INFORMATION SHOWN:
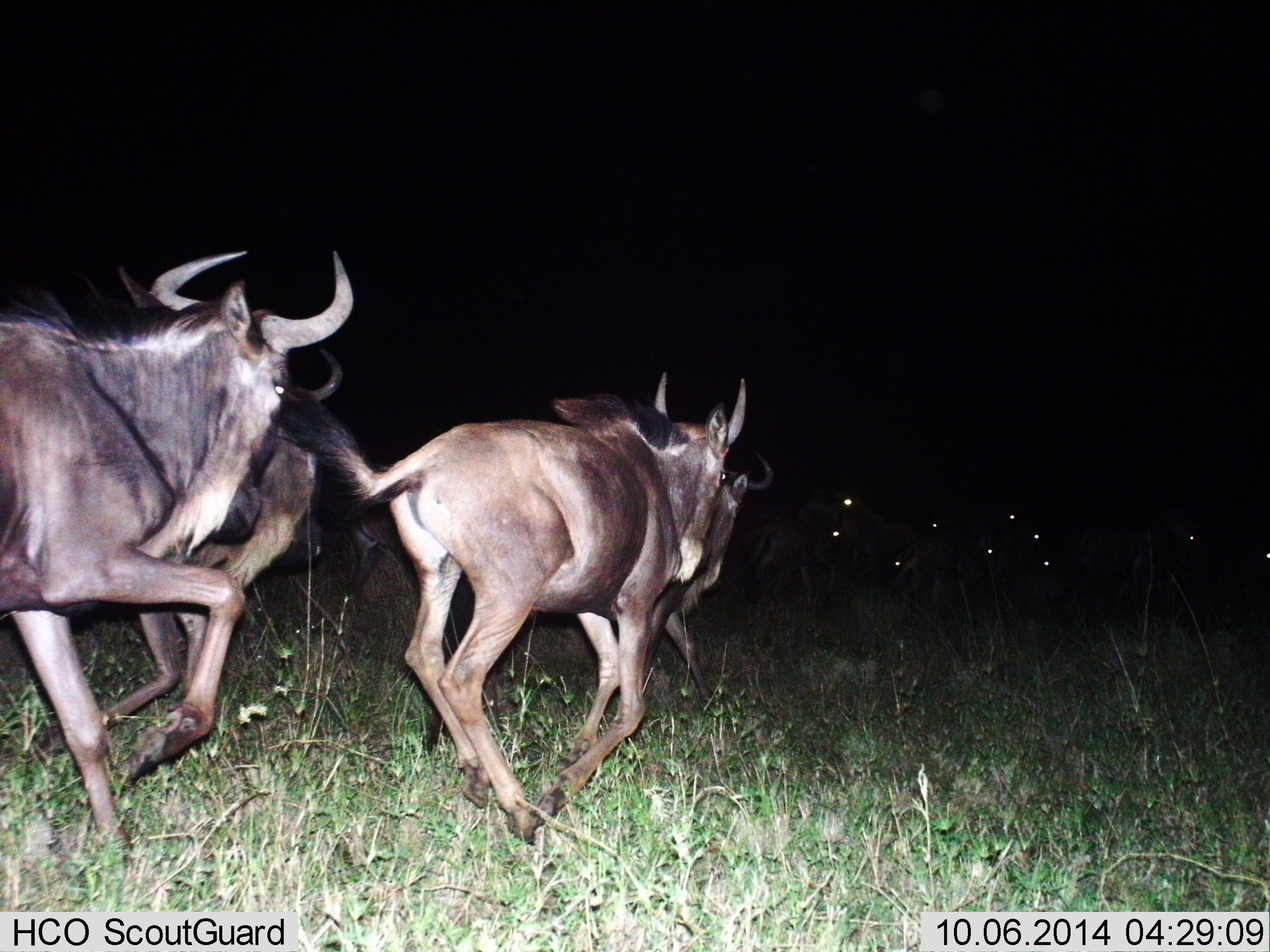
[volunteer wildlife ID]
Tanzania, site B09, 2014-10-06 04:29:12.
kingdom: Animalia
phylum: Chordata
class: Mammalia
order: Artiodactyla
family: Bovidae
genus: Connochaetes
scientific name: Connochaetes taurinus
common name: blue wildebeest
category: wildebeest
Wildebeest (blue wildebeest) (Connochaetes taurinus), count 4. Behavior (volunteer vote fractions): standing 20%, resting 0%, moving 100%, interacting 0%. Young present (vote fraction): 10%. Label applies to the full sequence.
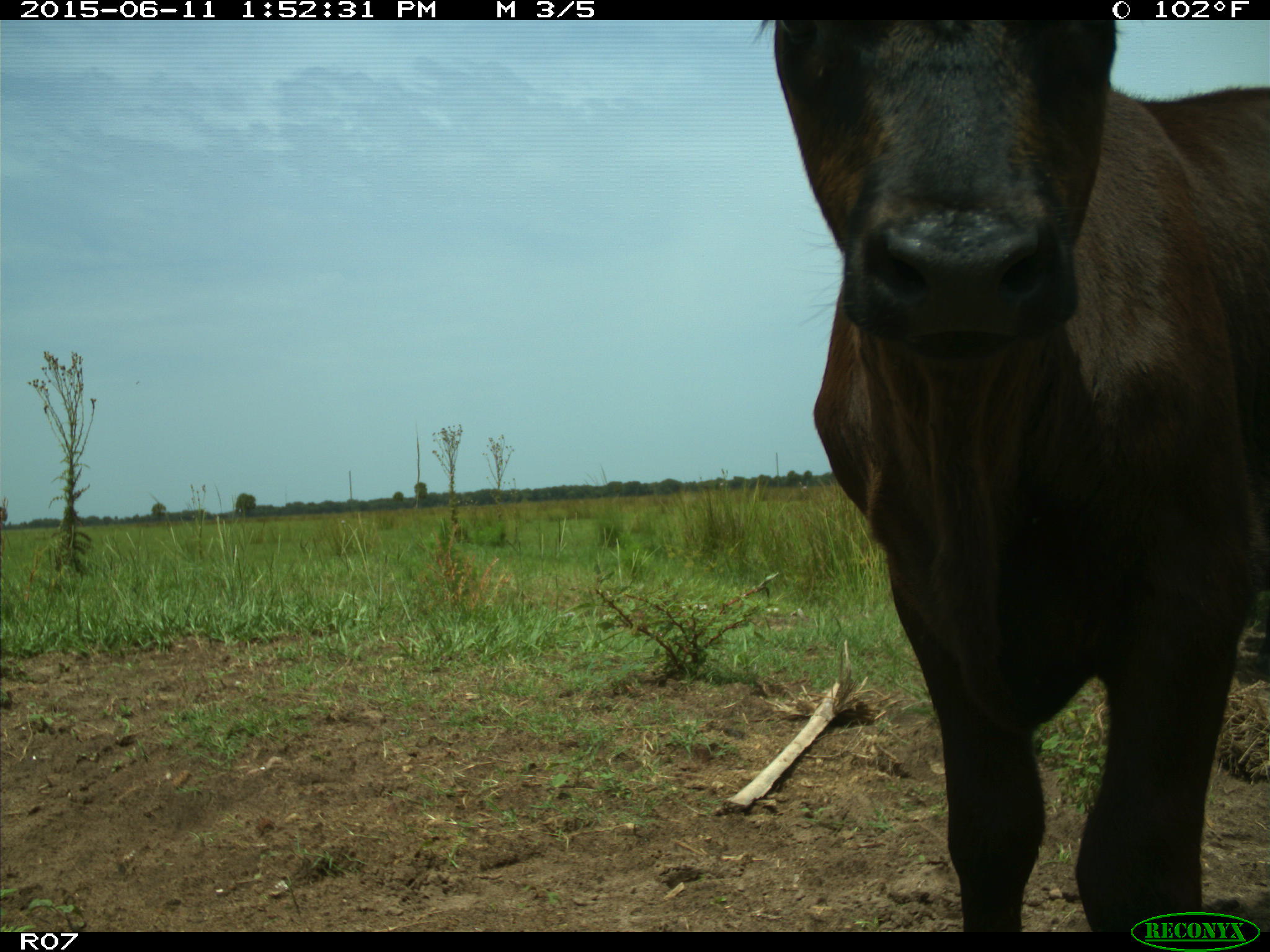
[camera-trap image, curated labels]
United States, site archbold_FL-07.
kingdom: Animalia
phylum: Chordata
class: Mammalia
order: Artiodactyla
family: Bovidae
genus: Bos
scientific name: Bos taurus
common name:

PROBLEM REQUIREMENTS:
Could you copy the data above exactly, leaving the pictures out?

REPLY:
[volunteer wildlife ID]
Tanzania, site B09, 2014-10-06 04:29:12.
kingdom: Animalia
phylum: Chordata
class: Mammalia
order: Artiodactyla
family: Bovidae
genus: Connochaetes
scientific name: Connochaetes taurinus
common name: blue wildebeest
category: wildebeest
Wildebeest (blue wildebeest) (Connochaetes taurinus), count 4. Behavior (volunteer vote fractions): standing 20%, resting 0%, moving 100%, interacting 0%. Young present (vote fraction): 10%. Label applies to the full sequence.
[camera-trap image, curated labels]
United States, site archbold_FL-07.
kingdom: Animalia
phylum: Chordata
class: Mammalia
order: Artiodactyla
family: Bovidae
genus: Bos
scientific name: Bos taurus
common name:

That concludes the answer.